Ana kesitleriyle, Ermeni Soykırımı’ndan Dersim katliamına kadar, tarihsel kronolojisini ifade ettiğimiz bu süreç; “tek devlet”, “tek bayrak”, “tek vatan”, “tek ulus (Türklük)”, “tek inanç (Sünni-İslam)” zihniyetinin, Türk devleti nazarında inşa edilmesi sürecidir. Türk ırkçılığının “TC” bayrağıyla yaratılması; farklı millet ve inanç guruplarından olan ezilen kadim halkların, tüm kültürel-maddi birikimleriyle talan edilmesi üzerine bina edilmiştir.

Bu sürecin mimarı olan Kemalist diktatörlük, Osmanlı devlet geleneğinden devraldığı, fiziksel ve kültürel jenosidi, sistemli ve kapsamlı bir stratejik çizgi olarak uygulamıştır. Türk komprador burjuvazisi ve büyük toprak sahipleri sınıfının çıkarları, stratejik planlarla böyle icra ediliyordu.

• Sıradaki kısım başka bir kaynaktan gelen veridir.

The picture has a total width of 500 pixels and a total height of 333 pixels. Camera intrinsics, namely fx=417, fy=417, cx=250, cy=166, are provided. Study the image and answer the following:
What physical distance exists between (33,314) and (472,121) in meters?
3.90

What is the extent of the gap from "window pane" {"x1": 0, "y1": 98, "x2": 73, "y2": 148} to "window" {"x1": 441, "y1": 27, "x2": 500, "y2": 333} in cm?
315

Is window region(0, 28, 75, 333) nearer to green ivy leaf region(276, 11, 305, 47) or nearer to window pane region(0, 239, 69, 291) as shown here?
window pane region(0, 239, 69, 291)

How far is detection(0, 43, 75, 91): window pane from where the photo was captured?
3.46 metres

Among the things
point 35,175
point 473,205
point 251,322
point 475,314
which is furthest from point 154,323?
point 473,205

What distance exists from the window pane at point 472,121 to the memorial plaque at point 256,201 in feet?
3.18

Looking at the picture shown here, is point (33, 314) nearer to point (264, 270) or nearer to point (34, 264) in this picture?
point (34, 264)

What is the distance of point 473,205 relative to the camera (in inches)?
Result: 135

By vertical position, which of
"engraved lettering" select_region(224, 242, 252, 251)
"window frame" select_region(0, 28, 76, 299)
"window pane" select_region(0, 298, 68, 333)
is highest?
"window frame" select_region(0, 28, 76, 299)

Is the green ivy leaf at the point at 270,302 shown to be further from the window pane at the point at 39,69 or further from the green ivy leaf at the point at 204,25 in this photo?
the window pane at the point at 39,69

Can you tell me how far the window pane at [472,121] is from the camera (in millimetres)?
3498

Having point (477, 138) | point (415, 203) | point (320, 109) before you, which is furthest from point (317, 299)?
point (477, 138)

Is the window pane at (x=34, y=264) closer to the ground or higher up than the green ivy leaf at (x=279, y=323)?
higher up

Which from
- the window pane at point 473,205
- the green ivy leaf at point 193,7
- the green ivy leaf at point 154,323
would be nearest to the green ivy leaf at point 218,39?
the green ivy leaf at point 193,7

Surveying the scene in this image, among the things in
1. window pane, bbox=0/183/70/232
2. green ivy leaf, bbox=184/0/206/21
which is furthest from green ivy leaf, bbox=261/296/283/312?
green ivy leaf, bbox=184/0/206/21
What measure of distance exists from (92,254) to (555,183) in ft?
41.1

Stratejik bir plan dâhilinde, Türk olmayanlar, jenosit ile imha edilirken, katliam ve soykırımlardan kurtulanlar da, Türkleştiriliyordu. Ve bu süreçle el konulan maddi mal varlıkları, komprador burjuvazinin denetimine verilerek, palazlanmasının, sosyal, ekonomik zemini yaratılıyordu.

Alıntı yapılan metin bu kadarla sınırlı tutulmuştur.